PASSAGE SHOWN start
May 1999/import java.*

In 1968, industry luminary Edsgar Dijkstra wrote a now-famous letter entitled "GOTO Statement Considered Harmful" [1] in which he made a case for programming without branching constructs. He and many others have commented over the years that you can express algorithms more clearly without them, and educators and language designers have labored to usher in a goto-less programming world.

Have they succeeded? It depends. Their efforts have certainly raised the bar of structured programming, with goto-filled languages like FORTRAN and BASIC giving way to better structured languages such as Fortran-77, Pascal, Modula, C, and Visual BASIC. More programmers certainly think structured nowadays. When is the last time you saw a goto in a technical article (besides this one, of course?) Yet all popular languages have always had goto as trap door, just in case you "needed" it.

Until now, that is. Java has no goto and does very well, thank you very much. In this article I'll explain why, as well as look at all the issues pertaining to control of program flow, including use of exceptions.

The Bad

So what's the matter with goto? Like anything else in life, the problem is not in the construct itself, but rather in how it is used/abused. My first language was FORTRAN-IV, which had no else nor the notion of a compound statement. Here's a sample:

      IF (X .LT. 0) GOTO 10
      IF (X .EQ. 0) GOTO 20
      N = 1
      Y = F(N)
      GOTO 30
   10 N = -1
      Y = H(N)
      GOTO 30
   20 N = 0
      Y = G(N)
   30 CONTINUE

Okay, quick! What does this code do? Can't you see the logic at a glance? If you can, I don't know if that's a good thing or not! Here's how you might write it in C or Java:

if (x < 0)
{
    n = -1;
    y = f(n);
}
else if (x == 0)
{
    n = 0;
    y = g(n);
}
else
{
    n = 1;
    y = h(n);
}

Ah, much better! Of course seasoned C hackers might get carried away and do the following:

n = (x < 0) ?
    (f(-1), -1) : (x == 0) ?
        (f(0), 0) : (f(-1), -1);

which is not pretty, I'll admit, but even this atrocity is easier to follow than the FORTRAN version because you don't have to jump all over the place. Don't try the line above in Java, though: it doesn't have a comma operator.

I liken the move from branching to structured logic to the jump from assembly language to a high-level language. You can do anything in assembler, but programming in C is clearer and less error-prone. Likewise, you can express any logic by littering a sequence of statements with gotos, but higher-level constructs make your code more readable and easier to get right the first time.

I realize that in 1999 I might be preaching to the proverbial choir, but let's look at one more example to prove the point. What does the following BASIC program do?
PASSAGE SHOWN end
WHAT THE TASK REQUIRES: Copy the goto article from "(f(0), 0) : (f(-1), -1);" to "a comma operator.", changing "atrocity" to "monstrosity". The records that follow have no connection to the goto article.
EXTRACTED MATERIAL start
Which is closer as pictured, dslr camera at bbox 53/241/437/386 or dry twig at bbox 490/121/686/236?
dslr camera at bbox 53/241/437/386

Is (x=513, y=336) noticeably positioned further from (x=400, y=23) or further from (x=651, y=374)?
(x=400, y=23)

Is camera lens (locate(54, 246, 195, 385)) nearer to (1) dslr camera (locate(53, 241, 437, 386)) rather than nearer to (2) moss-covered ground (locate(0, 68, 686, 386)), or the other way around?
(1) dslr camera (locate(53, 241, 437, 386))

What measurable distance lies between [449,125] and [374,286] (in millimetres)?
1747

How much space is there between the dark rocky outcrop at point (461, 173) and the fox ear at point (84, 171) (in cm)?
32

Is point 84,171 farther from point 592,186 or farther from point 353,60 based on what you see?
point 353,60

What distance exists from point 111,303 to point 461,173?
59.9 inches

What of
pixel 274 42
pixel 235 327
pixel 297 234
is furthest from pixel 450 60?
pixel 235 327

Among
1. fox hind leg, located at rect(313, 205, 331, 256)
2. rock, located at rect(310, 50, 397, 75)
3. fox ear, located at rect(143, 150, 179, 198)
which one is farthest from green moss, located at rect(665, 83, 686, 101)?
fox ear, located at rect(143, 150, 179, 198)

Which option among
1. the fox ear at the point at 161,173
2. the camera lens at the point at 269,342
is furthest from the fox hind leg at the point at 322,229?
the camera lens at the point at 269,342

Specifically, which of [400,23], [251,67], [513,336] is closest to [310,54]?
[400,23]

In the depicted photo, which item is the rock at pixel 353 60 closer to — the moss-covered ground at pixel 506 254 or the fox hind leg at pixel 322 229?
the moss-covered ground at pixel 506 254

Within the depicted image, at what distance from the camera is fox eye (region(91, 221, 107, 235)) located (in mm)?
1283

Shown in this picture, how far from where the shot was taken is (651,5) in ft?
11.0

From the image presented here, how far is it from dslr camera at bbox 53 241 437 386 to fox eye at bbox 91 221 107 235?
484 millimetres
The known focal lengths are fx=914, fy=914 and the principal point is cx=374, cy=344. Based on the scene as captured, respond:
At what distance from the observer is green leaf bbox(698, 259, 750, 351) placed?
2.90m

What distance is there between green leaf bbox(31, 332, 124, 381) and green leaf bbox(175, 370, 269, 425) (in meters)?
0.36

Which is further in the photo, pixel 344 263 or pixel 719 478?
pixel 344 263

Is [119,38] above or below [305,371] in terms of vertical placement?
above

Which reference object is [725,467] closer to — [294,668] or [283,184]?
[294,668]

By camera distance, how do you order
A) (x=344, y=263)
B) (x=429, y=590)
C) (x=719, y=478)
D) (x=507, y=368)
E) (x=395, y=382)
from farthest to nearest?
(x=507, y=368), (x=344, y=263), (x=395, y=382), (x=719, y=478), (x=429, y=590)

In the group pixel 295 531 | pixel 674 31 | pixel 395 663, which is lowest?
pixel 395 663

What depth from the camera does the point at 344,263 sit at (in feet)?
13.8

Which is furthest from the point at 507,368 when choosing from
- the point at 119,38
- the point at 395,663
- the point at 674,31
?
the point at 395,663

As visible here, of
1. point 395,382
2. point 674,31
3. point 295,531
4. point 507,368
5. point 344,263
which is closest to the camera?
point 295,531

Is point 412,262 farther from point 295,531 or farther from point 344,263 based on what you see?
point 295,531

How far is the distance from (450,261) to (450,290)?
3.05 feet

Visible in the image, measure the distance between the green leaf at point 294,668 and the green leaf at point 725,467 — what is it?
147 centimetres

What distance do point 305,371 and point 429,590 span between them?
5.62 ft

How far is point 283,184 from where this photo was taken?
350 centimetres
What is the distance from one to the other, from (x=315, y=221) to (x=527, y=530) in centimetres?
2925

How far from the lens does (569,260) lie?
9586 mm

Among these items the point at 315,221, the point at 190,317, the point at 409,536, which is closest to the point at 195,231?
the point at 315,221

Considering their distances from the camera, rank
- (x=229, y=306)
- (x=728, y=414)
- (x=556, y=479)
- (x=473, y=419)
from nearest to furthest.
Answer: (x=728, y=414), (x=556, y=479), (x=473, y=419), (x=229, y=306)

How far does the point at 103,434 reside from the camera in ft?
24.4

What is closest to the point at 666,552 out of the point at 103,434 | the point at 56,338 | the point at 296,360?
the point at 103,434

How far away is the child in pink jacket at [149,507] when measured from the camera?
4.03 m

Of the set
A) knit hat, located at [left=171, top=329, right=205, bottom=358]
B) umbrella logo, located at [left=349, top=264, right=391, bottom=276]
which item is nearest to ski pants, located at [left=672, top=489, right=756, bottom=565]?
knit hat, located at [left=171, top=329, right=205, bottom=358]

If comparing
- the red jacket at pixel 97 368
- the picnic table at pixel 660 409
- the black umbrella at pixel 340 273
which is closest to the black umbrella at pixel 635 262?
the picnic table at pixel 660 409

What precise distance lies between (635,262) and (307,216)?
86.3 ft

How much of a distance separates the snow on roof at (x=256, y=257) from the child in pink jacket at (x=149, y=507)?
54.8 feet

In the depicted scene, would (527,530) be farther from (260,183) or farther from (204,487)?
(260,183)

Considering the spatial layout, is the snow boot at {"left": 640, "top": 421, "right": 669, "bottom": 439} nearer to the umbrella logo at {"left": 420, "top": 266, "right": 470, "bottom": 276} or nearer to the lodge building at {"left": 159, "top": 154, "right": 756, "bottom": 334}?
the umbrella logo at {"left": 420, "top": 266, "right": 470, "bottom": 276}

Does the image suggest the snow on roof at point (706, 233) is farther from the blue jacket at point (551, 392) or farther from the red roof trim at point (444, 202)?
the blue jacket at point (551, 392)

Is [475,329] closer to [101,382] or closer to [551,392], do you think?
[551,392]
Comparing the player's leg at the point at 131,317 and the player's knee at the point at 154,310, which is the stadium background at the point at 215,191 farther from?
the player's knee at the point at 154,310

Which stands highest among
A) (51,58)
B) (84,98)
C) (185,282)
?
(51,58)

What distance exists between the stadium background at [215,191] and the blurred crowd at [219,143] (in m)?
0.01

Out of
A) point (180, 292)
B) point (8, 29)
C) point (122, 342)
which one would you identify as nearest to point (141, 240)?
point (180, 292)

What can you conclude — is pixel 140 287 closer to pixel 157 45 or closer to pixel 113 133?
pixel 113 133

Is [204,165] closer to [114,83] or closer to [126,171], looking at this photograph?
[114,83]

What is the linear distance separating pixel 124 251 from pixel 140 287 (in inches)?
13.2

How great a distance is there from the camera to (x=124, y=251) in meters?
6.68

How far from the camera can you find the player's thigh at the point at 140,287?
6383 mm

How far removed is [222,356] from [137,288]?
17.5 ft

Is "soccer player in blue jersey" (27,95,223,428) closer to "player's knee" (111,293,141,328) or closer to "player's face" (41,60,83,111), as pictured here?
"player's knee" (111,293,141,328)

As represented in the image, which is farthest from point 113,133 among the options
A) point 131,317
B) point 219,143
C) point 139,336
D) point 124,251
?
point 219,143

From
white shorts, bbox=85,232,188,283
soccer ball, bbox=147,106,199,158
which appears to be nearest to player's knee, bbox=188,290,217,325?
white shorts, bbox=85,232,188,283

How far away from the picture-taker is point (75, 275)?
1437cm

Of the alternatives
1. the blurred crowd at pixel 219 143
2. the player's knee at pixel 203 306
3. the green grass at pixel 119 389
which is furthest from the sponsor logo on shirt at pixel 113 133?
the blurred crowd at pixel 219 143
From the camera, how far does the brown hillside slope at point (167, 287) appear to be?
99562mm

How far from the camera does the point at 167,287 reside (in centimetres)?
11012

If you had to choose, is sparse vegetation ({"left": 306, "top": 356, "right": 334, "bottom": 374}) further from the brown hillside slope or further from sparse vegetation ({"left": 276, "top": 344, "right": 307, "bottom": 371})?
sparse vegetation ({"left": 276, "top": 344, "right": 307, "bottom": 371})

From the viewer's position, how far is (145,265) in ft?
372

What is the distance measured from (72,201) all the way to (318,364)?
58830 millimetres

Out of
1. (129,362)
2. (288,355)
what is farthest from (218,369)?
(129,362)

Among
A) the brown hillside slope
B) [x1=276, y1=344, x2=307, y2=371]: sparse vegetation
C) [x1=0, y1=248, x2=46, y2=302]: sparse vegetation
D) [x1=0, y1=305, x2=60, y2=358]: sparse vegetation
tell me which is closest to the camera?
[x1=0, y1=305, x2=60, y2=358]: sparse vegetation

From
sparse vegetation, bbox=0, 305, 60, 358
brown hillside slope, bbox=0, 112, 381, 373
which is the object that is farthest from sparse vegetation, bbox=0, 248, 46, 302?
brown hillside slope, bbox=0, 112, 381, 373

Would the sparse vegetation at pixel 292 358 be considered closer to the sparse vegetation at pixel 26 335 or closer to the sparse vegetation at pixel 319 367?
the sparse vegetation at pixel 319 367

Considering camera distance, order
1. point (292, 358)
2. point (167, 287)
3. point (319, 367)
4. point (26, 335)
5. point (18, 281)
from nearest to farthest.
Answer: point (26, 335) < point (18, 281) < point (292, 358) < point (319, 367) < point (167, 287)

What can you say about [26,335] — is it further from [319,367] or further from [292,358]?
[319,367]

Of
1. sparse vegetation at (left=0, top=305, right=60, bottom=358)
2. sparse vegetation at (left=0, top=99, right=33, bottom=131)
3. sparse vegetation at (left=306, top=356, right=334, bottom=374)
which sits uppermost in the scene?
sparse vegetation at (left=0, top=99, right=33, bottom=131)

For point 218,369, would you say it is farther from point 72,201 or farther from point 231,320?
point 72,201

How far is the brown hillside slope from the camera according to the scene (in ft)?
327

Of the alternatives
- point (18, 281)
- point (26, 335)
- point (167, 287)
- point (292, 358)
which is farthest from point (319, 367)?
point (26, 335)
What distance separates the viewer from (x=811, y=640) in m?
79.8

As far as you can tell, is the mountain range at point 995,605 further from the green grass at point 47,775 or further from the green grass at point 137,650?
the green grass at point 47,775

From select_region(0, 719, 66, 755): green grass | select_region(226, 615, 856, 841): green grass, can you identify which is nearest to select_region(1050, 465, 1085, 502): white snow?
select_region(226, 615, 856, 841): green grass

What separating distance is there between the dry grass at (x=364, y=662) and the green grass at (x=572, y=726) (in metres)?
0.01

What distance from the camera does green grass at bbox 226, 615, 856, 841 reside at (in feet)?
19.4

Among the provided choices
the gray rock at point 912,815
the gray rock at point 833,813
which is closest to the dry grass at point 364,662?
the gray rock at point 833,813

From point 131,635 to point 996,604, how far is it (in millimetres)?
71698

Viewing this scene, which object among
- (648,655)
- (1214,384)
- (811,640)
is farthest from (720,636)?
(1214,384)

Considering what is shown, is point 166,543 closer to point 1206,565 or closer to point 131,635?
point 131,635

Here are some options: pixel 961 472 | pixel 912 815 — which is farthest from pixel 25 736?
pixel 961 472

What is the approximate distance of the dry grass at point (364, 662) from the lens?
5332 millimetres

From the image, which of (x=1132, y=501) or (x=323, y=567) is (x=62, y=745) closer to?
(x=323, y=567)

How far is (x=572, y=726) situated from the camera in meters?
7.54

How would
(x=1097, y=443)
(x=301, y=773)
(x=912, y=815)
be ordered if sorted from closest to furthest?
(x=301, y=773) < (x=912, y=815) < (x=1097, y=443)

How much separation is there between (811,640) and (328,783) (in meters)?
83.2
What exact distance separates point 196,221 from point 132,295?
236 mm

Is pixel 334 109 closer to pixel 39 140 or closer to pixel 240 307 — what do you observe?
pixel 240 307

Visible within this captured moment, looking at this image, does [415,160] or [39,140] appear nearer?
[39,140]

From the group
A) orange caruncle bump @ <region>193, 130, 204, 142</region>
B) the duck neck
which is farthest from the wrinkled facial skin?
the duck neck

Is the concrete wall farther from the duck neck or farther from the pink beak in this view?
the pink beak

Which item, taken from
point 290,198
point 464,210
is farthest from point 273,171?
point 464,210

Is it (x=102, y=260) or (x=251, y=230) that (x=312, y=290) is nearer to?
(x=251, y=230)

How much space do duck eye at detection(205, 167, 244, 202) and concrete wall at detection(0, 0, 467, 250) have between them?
EXTRACTED MATERIAL end
FINAL ANSWER:
(f(0), 0) : (f(-1), -1);

which is not pretty, I'll admit, but even this monstrosity is easier to follow than the FORTRAN version because you don't have to jump all over the place. Don't try the line above in Java, though: it doesn't have a comma operator.